Material shown:

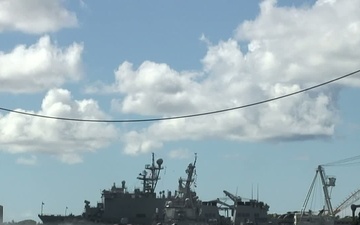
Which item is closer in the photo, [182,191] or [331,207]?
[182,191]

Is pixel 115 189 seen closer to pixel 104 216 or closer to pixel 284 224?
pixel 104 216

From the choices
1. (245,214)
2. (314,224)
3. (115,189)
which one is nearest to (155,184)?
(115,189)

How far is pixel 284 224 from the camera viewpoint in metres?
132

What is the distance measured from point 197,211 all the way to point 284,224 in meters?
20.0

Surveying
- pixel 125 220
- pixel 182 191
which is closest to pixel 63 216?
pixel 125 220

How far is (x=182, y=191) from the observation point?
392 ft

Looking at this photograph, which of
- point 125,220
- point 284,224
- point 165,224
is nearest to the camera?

Set problem:
Please repeat every item above word for word, leaving out the pictures.

Reply to the task:
Which item is closer in the photo, [182,191] or [331,207]?
[182,191]

Is pixel 115 189 seen closer to pixel 104 216 or closer to pixel 284 224?
pixel 104 216

From the choices
1. (245,214)
2. (314,224)
3. (115,189)
which one is nearest to (155,184)?
(115,189)

How far is pixel 284 224 from the camera viewpoint in metres?
132

What is the distance measured from point 197,211 all the way to point 284,224 in meters?
20.0

Surveying
- pixel 125 220
- pixel 182 191
which is closest to pixel 63 216?
pixel 125 220

How far is (x=182, y=191) from the observation point?
392 ft

Looking at this photograph, which of
- point 125,220
- point 284,224
- point 165,224
is nearest to the camera?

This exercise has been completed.